Why We Should Thank the Chinese Currency Manipulators

By Mark Perry.



Yes, China manipulates its currency, but it’s a form of generous foreign aid to Americans.

At a recent event hosted by The Aspen Institute, "Is U.S. Trade Policy Helping or Hurting Manufacturing?" and featuring former U.S. Trade Representative Susan Schwab and former principal economic adviser to Vice President Joseph Biden Jared Bernstein, there was a lively debate on a number of issues relating to trade and manufacturing. While there were differences of opinion on most topics, there was a strong consensus (including among the attendees) on one topic: China is a currency manipulator. Here is a summary of that consensus, as I understand it:
1. China manipulates its currency by keeping the yuan undervalued and the dollar overvalued.
2. That currency manipulation gives China an economic advantage that harms the United States.
3. The United States and other countries should individually or collectively take steps to persuade or force China to stop its manipulation.
4. Solutions to China’s currency manipulation range from direct legislation, like the bill passed recently in the Senate that will impose stiff tariffs on Chinese goods if the Treasury finds evidence of currency manipulation, to other forms of indirect pressure on China to persuade it to stop manipulating its currency.
Let me break from that consensus about China’s currency policy and present an alternative position:
In the best of all possible worlds for the United States, China would use its labor and capital to manufacture consumer products like clothing, footwear, furniture, electronics, and appliances and send $300 billion worth of these products to U.S. consumers for free every year as a gift or a form of foreign aid to the American people.
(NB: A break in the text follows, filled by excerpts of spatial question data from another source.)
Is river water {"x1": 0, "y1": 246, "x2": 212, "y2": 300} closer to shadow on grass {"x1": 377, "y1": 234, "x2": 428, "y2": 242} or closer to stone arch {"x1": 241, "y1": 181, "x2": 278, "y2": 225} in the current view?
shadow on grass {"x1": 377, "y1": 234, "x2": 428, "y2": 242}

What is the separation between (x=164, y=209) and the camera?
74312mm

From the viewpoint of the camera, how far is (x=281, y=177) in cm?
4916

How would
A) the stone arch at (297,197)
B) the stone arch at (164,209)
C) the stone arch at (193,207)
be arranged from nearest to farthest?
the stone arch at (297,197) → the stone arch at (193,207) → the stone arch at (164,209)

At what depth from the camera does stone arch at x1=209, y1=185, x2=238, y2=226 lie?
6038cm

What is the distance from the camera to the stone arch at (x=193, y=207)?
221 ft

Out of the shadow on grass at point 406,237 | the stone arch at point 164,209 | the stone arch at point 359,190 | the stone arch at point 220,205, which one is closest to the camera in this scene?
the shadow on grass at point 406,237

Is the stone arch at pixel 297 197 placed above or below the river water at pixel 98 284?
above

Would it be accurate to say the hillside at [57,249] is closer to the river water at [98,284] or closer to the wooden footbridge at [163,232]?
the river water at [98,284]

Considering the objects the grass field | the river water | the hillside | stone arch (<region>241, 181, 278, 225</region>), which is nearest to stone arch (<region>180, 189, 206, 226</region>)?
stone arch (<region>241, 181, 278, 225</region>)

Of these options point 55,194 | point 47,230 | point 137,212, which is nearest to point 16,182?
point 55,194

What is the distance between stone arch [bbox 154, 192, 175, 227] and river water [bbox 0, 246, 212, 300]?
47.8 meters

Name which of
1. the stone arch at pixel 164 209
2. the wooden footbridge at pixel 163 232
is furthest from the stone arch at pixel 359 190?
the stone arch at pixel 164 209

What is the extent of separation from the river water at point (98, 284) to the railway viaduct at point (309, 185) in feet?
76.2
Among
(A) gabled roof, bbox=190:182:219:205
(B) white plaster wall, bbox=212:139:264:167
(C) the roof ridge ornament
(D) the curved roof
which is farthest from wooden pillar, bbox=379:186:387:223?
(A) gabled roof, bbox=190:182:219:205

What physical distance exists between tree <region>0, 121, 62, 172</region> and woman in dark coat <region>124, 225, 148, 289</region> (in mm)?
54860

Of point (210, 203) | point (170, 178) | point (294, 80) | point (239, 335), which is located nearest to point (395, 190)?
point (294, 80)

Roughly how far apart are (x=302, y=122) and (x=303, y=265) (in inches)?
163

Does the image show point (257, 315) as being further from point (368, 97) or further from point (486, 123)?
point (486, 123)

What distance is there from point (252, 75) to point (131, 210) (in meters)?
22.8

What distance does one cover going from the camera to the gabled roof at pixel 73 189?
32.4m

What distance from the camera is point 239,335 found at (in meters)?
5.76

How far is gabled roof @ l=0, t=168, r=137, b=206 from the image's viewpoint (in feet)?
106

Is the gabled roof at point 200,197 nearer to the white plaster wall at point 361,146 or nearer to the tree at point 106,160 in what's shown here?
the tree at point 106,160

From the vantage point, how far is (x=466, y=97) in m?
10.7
In addition, the Chinese would produce and send to America another $100 billion worth of raw materials, parts, industrial supplies, inputs, and natural resources at no charge, as a gift to American manufacturers every year. (Note: That’s roughly the amount of goods we will purchase from China this year.)
Can there really be any argument that such an arrangement, where America would receive $400 billion worth of free goods every year from China, would be to the unquestionable economic advantage of the United States? Unfortunately, that extreme Chinese generosity is not realistic, so here's a possible second-best outcome:
Instead of sending us $400 billion worth of goods annually for free, China offers an attractive alternative. It agrees to send us $500 billion worth of consumer and industrial goods every year, but agrees to sell us those manufactured goods at a substantial 20 percent discount for only $400 billion. In that case, the amount of foreign aid will be less than the $400 billion in the first example, but will still be significant—a $100 billion gift every year from the Chinese people to the American people.
How will China generate this $100 billion in annual foreign aid to the United States? One way is to keep its currency undervalued to bring about the 20 percent discount on its products coming to America.
Which then raises the question: If China is willing to undervalue its currency, and in the process provide approximately $100 billion of foreign aid annually to American consumers and businesses, what’s the problem? Why should we complain?
And that is my main point: that the "manipulation" of China's currency is actually to the distinct advantage of millions of American consumers (especially low-income Americans) and U.S. businesses buying products made in China. Those two groups certainly aren't complaining about low-priced Chinese products, and in fact would be made worse off if China were forced to revalue its currency and in the process make its products more expensive for Americans.
So if neither American consumers nor U.S. import-buying businesses would benefit from a stronger yuan and a reduction in China's "foreign aid" to America, who would really benefit? The same group that always benefits from protectionist, mercantilist trade policies: domestic producers who compete against foreign rivals in China and elsewhere.
We know from economic theory and empirical evidence that protectionist tariffs produce benefits for domestic producers, but also higher costs for domestic consumers. Unfortunately, the costs to consumers from protectionism are greater than the benefits to producers, resulting in a net economic loss for the country and a reduction in its standard of living.
Likewise, forcing China to appreciate its currency would be equivalent to a protectionist tariff on Chinese goods and would make American consumers, import-buying companies, and the country as a whole worse off.
So when you hear discussion of China’s currency manipulation, keep the following in mind:
1. China's currency manipulation is a form of foreign aid, and to the direct advantage of millions of U.S. consumers, especially low-income groups, and to the direct advantage of thousands of American companies buying inputs from China.
2. Forcing China to revalue its currency would benefit some American manufacturers competing with China, but would significantly harm those American consumers and businesses currently buying undervalued imports. On net, there would be more harm to American consumers than benefits to American manufacturers, which would reduce our overall standard of living.
3. Like other forms of mercantilism and protectionism, forcing or pressuring China to appreciate its currency would favor certain domestic producers over millions of consumers and import-buying companies, but would make the United States worse off, not better off.
4. Finally, instead of complaining, we should be thankful for China's foreign aid to Americans through an undervalued yuan, overvalued dollar, and undervalued goods that collectively save American consumers and companies billions of dollars every year.
Bottom Line: If you wouldn't object to China sending products to the United States for free, then on what basis would you object to currency “manipulation” that allows you to purchase undervalued Chinese imports at a huge discount and great bargain?